Don’t Make YouTubers Read From Teleprompters

Here’s where that aforementioned disconnect really came into play. I’m sure a bunch of suits sitting in a room thought that putting YouTuber personalities (the ego-inflating term “influencer” is akin to when companies hired “JavaScript rock stars” and “social media ninjas”) on a camera and letting them read a script sounded like a good idea, but it’s not.

Sure, exceptions exist to where they can obvious make it work. There’s an example of that, in fact, in this same press conference with Justine “iJustine” Ezarik. But then when you put untrained personalities like Jesse Wellens, you get flat delivery, wandering eye lines, and a limp segment. That dude is ostensibly a prankster (but also fuck prankster YouTubers), so why not focus on that instead of something he clearly isn’t capable of doing?

Put More Money into EA Originals

You probably remember playing Brothers: A Tale of Two Sons back in 2013. It was a game with an interesting hook wherein you used each stick on your controller to independently and simultaneously control two characters. And it tugged a lot of heartstrings with its ending, which beautifully wove together story and gameplay into something tremendous.

Now we have Josef Fares, director of Brothers, has started his own studio Hazelight and partnered with EA via their EA Originals program to bring A Way Out to life. It’s a co-op game that can only be played in split-screen, where the entirety of its mechanics and presentation are based on that simple crux. It’s actually kind of hard to explain, but if you watch the trailer (or the commentated gameplay trailer), you’ll see how it plays with staples of action games by using this strange but intriguing foundation. So if EA Originals brings us more ideas like this, then fill that sucker up with money, fellas.
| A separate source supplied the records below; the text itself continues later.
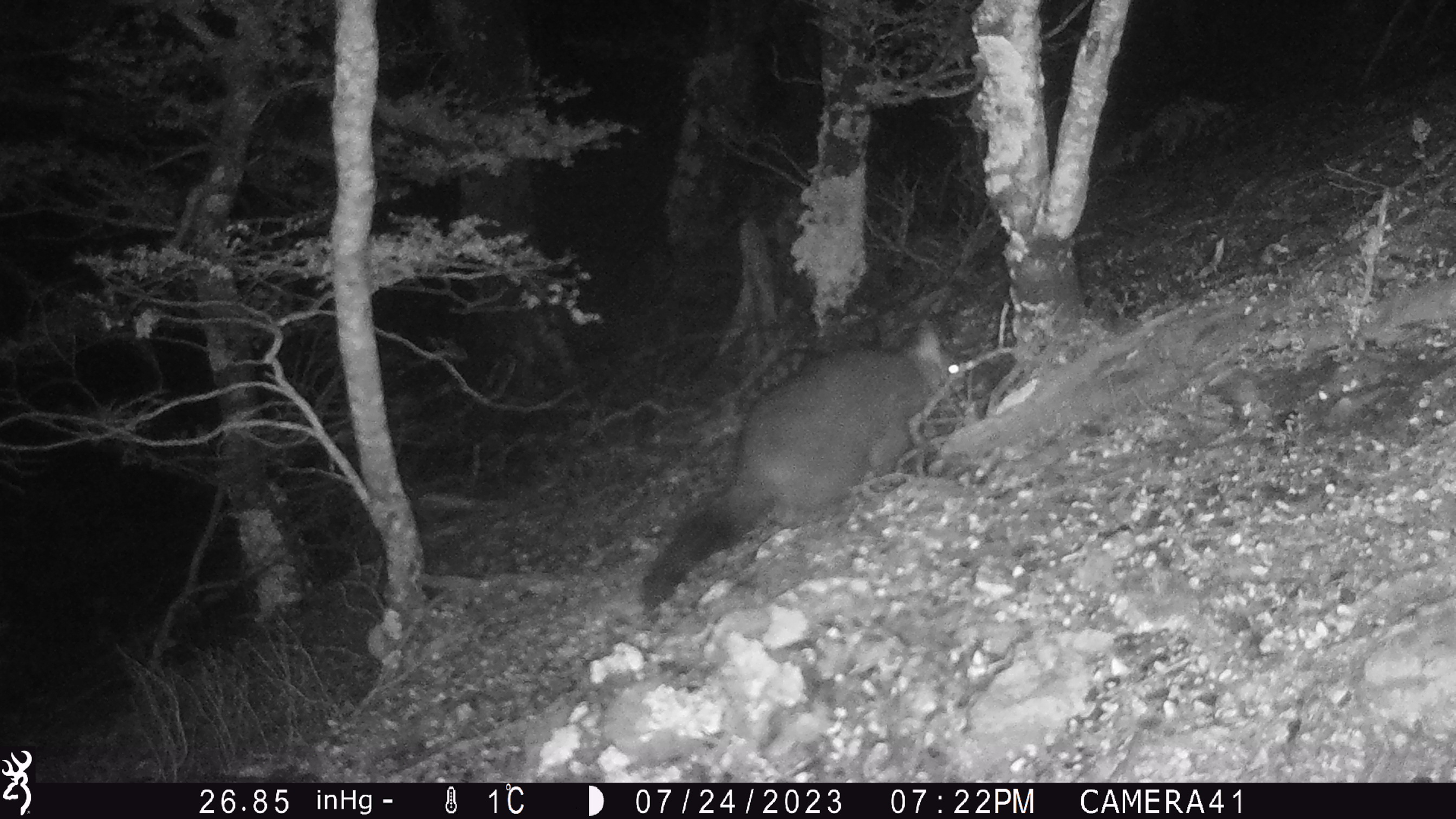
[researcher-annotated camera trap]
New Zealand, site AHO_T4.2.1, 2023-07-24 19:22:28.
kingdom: Animalia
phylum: Chordata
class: Mammalia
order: Carnivora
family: Mustelidae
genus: Mustela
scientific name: Mustela erminea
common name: stoat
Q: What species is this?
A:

Everybody Hates Bad eSports

Star Wars Battlefront was a decent game that managed to actually feel like Star Wars despite being hampered by a lack of depth. So the fervor surrounding the announcement of a sequel would be natural. So how do you show it off? Not by making it fake eSports.

You know how I just said you shouldn’t make YouTubers read from teleprompters? You also shouldn’t make them talk over people playing a game that they aren’t experts in but are used to dicking around. Case in point: StoneMountain64, one of the YouTubers at EA Play, has his livestream archive up of the event and it is way more interesting than any of the vamping and stretching Ezarik and Alex “Goldenboy” Mendez. Jordan Mallory over at Waypoint has additional insight as to why this should NEVER HAPPEN AGAIN.

Have Janina Gavankar Do More Things

EA is making it a tradition now to have one presenter be the obvious highlight of not just other hosts but their entire show. In 2015, it was Martin Sahlin talking about the personal nature of his game Unravel. (Kind of reminds me that we didn’t see anything from Fe, the first EA Originals title announced last year.) This year, it was Janina Gavankar.

Gavankar plays Inferno Squad Commander Iden Versio in Star Wars Battlefront II and she wants everyone to know it. She’s commanding, she’s charismatic, and she can, like, talk while reading a room. (She also has a website where she talks about a lot of stuff.) Just bring her back and have her host the whole damn thing like Ubisoft did with Aisha Tyler.

Don’t Tease a Game at a Different Press Event

Because fuck us, right?

No One Trusts EA to Make a Basketball Game

Like, no one.

And this isn’t a lesson from the press conference. I just wanted to remind everyone.